Senior Technical Account Manager - GPU
- Causeway Bay, Hong Kong
- Permanent
- Full-time
- Visa sponsorship provided
- Build and maintain long-term technical relationships with enterprise customers, focusing on GPU performance optimization and resource allocation efficiency on AWS cloud or similar cloud services.
- Analyze customers’ current architecture, models, data pipelines, and deployment patterns; create a GPU bottleneck map and measurable KPIs (e.g., GPU utilization, throughput, P95/P99 latency, cost per unit).
- Design and optimize GPU resource usage on EC2/EKS/SageMaker or equivalent cloud compute, container, and ML services; implement node pool tiering, Karpenter/Cluster Autoscaler tuning, auto scaling, and cost governance (Savings Plans/RI/Spot/ODCR or equivalent).
- Drive GPU partitioning and multi-tenant resource sharing strategies to reduce idle resources and increase overall cluster utilization.
- Guide customers in PyTorch/TensorFlow performance tuning (DataLoader optimization, mixed precision, gradient accumulation, operator fusion, torch.compile) and inference acceleration (ONNX, TensorRT, CUDA Graphs, model compression).
- Build GPU observability and monitoring systems (nvidia-smi, CloudWatch or equivalent monitoring tools, profilers, distributed communication metrics) to align capacity planning with SLOs.
- Ensure compatibility across GPU drivers, CUDA, container runtimes, and frameworks; standardize change management and rollback processes.
- Collaborate with cloud provider internal teams and external partners (NVIDIA, ISVs) to resolve cross-domain complex issues and deliver repeatable optimization solutions.
- 5+ years in cloud technical support, solutions architecture, or customer success management, with at least 3 years of hands-on experience in GPU/accelerated computing platforms.
- In-depth understanding of GPU instance families (e.g., AWS G/P/H series) or similar offerings from other cloud providers, AMI/driver/CUDA/container compatibility management, and cloud storage/network performance tuning (e.g., S3 I/O, EBS/Instance Store equivalents, preprocessing pipelines).
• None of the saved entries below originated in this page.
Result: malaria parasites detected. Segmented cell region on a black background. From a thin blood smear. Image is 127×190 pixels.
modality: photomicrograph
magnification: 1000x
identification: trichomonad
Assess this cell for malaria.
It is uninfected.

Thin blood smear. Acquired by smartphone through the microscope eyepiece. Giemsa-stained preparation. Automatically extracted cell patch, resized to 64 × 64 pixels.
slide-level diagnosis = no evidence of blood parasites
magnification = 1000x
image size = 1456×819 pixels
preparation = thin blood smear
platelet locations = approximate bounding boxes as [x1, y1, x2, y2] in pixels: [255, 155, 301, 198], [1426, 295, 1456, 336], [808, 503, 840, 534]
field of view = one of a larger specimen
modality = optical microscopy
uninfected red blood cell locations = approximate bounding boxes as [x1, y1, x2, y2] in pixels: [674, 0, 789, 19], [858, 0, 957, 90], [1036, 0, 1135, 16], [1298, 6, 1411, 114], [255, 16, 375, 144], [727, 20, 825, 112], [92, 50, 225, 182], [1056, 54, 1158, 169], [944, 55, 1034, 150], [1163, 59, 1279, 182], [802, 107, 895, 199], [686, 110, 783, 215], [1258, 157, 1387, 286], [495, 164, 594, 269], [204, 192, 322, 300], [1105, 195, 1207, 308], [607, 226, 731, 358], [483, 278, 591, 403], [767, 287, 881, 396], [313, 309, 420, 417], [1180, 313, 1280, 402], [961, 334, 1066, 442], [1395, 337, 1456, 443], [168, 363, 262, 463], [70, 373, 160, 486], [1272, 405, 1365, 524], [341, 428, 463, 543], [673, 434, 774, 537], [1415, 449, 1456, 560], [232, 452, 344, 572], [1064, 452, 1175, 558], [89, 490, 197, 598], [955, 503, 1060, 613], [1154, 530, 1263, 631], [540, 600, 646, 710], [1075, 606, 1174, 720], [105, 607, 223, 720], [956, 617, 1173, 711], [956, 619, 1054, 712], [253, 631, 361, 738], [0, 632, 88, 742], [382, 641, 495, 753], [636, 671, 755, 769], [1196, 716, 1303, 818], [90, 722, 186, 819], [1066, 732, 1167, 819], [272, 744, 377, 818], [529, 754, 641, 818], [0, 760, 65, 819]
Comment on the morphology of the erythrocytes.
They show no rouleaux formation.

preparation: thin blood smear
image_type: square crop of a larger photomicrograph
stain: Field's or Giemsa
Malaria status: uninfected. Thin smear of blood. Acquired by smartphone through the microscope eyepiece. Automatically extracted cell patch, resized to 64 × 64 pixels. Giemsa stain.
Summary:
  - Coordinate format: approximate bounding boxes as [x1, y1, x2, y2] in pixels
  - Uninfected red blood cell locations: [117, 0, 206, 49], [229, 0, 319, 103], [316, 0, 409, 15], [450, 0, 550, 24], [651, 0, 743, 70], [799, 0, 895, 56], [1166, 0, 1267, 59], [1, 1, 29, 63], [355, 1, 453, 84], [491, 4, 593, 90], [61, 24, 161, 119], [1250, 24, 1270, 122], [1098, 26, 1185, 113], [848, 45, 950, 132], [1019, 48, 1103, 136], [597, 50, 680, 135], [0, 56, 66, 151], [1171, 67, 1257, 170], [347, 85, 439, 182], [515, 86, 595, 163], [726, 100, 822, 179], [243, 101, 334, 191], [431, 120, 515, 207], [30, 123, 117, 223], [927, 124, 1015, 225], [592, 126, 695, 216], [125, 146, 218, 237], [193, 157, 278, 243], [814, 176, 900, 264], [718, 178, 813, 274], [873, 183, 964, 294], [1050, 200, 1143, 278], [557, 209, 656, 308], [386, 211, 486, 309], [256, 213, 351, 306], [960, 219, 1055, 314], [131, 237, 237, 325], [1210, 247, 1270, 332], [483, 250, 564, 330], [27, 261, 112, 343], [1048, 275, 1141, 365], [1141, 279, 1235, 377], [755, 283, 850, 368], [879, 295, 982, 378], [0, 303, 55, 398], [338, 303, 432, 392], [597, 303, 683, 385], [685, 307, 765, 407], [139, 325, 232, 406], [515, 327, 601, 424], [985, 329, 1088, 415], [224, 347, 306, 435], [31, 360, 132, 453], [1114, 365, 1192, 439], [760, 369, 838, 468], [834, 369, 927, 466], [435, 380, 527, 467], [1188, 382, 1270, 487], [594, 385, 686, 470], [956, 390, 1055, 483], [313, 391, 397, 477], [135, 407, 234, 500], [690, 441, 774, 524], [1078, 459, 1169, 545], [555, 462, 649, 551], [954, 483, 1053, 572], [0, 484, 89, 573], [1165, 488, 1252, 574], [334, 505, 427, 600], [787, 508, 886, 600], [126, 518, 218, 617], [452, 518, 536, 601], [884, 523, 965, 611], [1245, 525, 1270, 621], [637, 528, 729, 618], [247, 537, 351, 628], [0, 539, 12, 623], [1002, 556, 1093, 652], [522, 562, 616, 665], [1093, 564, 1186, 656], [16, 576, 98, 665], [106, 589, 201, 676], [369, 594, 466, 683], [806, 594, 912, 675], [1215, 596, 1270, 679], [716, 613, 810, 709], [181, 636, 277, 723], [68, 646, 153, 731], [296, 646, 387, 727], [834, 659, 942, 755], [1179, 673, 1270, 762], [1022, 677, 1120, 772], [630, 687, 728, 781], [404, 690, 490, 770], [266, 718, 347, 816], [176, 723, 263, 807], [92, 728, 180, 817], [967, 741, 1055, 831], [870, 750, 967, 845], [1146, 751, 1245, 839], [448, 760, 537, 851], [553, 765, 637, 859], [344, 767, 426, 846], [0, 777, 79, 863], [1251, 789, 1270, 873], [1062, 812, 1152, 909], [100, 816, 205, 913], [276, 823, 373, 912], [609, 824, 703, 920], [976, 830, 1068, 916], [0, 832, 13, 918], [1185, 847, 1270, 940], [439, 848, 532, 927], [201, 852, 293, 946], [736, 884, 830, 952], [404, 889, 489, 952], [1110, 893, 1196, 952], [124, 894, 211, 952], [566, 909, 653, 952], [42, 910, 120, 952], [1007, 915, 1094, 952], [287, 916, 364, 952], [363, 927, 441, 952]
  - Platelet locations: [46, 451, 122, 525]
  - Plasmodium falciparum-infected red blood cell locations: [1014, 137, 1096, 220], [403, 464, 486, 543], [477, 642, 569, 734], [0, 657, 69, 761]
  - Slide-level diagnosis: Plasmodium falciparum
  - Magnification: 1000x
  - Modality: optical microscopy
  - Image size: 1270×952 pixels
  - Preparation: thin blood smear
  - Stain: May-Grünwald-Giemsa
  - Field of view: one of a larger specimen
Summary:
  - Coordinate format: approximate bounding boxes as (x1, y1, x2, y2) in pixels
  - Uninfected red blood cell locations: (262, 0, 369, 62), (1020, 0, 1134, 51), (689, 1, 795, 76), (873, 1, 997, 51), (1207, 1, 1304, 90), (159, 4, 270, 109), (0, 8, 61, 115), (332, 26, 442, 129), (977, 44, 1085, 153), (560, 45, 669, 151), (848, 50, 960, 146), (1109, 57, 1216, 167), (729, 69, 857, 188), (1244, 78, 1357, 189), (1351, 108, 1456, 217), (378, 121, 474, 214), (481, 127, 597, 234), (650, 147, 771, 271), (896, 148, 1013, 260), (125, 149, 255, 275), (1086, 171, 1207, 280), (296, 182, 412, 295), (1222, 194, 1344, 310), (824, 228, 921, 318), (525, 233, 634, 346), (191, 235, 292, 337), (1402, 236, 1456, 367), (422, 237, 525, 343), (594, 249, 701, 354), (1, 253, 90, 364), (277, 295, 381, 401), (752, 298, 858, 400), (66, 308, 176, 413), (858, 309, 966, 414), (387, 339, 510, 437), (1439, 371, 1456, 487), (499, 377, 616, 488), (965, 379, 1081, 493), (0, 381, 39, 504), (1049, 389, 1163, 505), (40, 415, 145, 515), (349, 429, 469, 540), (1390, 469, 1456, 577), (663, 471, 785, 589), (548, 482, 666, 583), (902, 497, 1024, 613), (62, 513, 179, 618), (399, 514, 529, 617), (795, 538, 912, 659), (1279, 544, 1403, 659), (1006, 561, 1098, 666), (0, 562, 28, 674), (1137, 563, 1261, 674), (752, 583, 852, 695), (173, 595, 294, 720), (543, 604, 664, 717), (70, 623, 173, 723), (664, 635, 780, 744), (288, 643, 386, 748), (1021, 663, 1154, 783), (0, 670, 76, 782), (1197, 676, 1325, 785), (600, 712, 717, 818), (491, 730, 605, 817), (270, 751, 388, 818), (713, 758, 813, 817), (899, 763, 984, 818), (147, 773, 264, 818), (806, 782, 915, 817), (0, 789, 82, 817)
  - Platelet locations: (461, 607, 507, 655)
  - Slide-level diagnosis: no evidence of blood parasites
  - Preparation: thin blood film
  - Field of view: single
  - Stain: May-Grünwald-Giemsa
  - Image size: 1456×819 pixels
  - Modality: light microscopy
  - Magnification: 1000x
Proficient in scheduling GPU workloads with EKS or equivalent Kubernetes-based orchestration services, including node pool tiering, resource quotas, elastic scaling, and auto-recovery strategies. Experienced in multi-GPU/multi-node distributed computing (NCCL, topology awareness, tensor parallelism, pipeline parallelism) with expertise in communication optimization for large-scale AI training and inference.
- Skilled in PyTorch/TensorFlow performance analysis and optimization, including DataLoader tuning, mixed precision, operator fusion, and inference acceleration toolchains (ONNX, TensorRT, CUDA Graphs).
- Experienced in cost and capacity governance, familiar with Savings Plans, RI, ODCR, Spot, Capacity Blocks, and right-sizing strategies or their equivalents in other cloud platforms.
- Demonstrated cross-functional communication and influence skills, capable of driving technical solutions with data and business objectives.
- AWS Solutions Architect Professional, Machine Learning Specialty, or DevOps Professional certification or equivalent credentials from other cloud providers.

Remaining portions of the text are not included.